Not getting on furniture and waiting at doorways etc has nothing to do with the pack theory! It is simple manners plus setting boundaries and rules to be enforced by the household so that Archie can start to work within, it should give him some consistency and clarity in what is expected of him and take away any self imposed responsibility he's given himself - it should let him be a dog  ;). Stopping the dog leaving the house before you or at a gate while out walking is also safer....you get to see what is the other side before they go through possibly into a field of sheep or just as a cat ambles past outside (although in his house they don't tend to do that any more  ;) )

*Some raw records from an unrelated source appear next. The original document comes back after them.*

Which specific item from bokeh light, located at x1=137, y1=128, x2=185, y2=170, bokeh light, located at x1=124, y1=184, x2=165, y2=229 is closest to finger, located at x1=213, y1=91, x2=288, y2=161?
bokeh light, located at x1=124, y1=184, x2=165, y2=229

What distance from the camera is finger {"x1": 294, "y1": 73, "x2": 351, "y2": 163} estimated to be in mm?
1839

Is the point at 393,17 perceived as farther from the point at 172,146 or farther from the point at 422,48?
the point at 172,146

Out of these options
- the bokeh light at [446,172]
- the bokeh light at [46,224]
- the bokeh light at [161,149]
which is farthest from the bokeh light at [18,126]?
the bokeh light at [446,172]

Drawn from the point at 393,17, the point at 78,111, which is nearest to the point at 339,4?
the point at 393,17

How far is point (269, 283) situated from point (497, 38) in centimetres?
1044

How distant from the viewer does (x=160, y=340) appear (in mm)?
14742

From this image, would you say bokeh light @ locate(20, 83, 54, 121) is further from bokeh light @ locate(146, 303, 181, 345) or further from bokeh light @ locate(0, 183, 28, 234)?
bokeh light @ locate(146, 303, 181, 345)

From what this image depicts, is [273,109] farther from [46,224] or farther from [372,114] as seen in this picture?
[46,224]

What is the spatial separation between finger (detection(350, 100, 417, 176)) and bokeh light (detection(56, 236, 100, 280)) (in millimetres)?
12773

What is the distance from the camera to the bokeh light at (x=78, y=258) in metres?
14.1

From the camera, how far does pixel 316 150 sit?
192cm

Geordietyke, I know you have worked really hard with Archie and you want the best quality food for him but sometimes that just doesn't suit and while the "poorer quality" foods do have fillers etc it may be worth exploring a lower protein food of it's going to help him.  Stuff what others think to the brand, if it suits Arhie and helps him calm down it's worth a go - possibly longer term you can move him onto something better  :shades:

I'd still have a chat to the Vet about other options, as I said before, a Vet won't put down a healthy dog without good reason.